--- BEGIN ---

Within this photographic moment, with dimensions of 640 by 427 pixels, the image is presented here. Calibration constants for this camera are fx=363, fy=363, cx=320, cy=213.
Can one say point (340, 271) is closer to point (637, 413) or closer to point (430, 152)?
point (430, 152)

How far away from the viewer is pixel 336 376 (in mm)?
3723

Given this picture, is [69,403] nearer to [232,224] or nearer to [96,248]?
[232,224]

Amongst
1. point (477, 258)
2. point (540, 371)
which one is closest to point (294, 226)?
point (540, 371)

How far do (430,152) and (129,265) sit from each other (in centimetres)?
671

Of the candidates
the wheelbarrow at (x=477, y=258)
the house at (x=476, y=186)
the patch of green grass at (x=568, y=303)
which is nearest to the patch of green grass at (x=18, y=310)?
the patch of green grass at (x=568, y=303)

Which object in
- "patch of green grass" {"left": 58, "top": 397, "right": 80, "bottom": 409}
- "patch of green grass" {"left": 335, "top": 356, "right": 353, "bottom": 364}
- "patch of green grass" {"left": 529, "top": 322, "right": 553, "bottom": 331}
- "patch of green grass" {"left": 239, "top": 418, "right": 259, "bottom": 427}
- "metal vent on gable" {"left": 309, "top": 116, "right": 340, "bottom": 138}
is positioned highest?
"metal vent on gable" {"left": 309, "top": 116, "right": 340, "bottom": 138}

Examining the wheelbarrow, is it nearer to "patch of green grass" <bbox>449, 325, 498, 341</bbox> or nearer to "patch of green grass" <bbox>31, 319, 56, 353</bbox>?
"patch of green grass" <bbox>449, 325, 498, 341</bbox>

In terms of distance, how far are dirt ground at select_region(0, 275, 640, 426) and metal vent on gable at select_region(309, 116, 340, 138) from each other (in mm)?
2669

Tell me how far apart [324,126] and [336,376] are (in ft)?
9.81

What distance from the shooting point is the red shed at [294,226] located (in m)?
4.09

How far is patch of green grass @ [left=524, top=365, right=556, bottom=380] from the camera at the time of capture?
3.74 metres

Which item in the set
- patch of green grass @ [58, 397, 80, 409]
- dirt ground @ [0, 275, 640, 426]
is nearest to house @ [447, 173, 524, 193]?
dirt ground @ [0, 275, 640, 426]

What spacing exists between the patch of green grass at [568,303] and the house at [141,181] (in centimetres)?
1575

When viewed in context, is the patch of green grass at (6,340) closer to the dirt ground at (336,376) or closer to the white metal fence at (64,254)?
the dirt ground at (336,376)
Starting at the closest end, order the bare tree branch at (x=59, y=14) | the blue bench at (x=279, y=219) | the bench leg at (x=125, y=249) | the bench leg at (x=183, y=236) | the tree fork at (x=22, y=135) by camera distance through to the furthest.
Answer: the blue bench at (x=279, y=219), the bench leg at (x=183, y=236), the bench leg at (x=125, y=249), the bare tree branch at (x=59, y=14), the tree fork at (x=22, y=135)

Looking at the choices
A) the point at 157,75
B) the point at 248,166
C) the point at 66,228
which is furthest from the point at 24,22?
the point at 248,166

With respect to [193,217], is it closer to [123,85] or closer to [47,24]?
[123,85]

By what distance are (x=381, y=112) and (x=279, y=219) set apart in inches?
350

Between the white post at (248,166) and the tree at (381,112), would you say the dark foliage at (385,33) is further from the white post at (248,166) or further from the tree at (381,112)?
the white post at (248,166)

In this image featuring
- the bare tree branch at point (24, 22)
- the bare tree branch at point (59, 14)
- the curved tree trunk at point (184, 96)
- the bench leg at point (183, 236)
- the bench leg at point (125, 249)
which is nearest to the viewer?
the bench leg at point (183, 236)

--- END ---

PROBLEM REQUIREMENTS:
How many lines of the material above contain the string "camera" with matching case? Reply with the number alone.

RESULT BELOW:
3